Notes from the Void: …And just like that…


I know what you’re thinking—this is a Sex and the City thing, isn’t it? No, not really…well, maybe yes. Vaguely…in a way? In the sense of birthdays and oversharing, maybe a touch of glamour.  But back to birthdays…

 


 Me ages ago--one of my parents' favorite pics of me

A few days ago I overheard some women at the firm talking about how thirty was right around the corner. They were talking like it was so old. Like they never thought they would see the day THAT happened. It isn’t the first time I have seen people acting weird about thirty. A few years ago now someone I am Facebook friends with posted stating that with 30 looming, she needed people to brighten her day—to help her see what could possibly be good about it. That there was life after thirty. Quite frankly this shocked me. Obviously many of us in her timeline were over 30.  Did she see us all as dead? And why did I find her reaction so alarming?  Growing up, I remember my mother was 29 for years—it was a running joke.  Twenty-nine AGAIN!  I think she finally upped her age a bit when I turned 25. But the idea of 30 never really bothered me. Maybe it’s because, like Janine Turner’s character on Northern Exposure, I kinda always felt that I would come into my own in my 30’s.That it would  finally be MY time. With my cynicism, I felt like I’d always been in my 30s anyway. So there’s that. 


Although I will admit that there was this one time in law school when I was still 29 and one of the traditional law student guys (meaning he was on the three year plan and went right after undergrad, so a few years younger) was hitting on me, trying to make himself appear older by proffering that we should be including our 9 months in utero to our age, and feeling all proud of how it made him already the mature age of 26 over the 25 that he still was.  He apparently was completely oblivious to the fact that if he were adding the 9 months on, I would have to as well…and that put me over the 29 line into 30. I’ve known some guys that are really weird that way about age differences.  Even fairly minor ones.  I briefly dated this 20 year old lifeguard when I was 22 and he would not shut up about how much older and more mature I was.  Dude, really? TWO YEARS. 


Maybe the issue with the whole hitting 30 thing is the loss of the glamour of youth. We feel ourselves so far removed for youth by that time that we can no longer see ourselves as young. Maybe 30 is when we stop being the youngest of our friends, the youngest of our work colleagues.  We cling to those late 20’s, even though the cut off age for youth really seems more like 27. That seems like the age when AGE catches up to us. Your health insurance company certainly thinks so—they cover children on their parents’ health insurance policy through 26 now.  When I was in my 20’s the cut off was 23.


Maybe my lack of whelm over the 30 milestone was because I spent the better part of the first 30 years of my life in school. I took two years off after college working—first in North Boston, then back home before starting law school. I did the 3/4 time evenings approach to law school while working, so it took me four and a half years. Sometimes I marvel at how I was able to do it.  For the first three years I worked full time and went to law school 3 or 4 nights a week.  The last year and a half I worked for a GP as a legal assistant and had a job at a Wicca store in Noho on the weekends so I was still working pretty much full time…I get tired thinking about it.

========================

Stated problem -
How long did the writer of the post about turning thirty take to finish law school? The data after this post is not needed.

Source excerpt -
========================

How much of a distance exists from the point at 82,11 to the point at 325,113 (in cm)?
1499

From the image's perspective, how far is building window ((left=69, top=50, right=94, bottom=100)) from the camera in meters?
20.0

========================

Result of the exercise -
Four and a half years.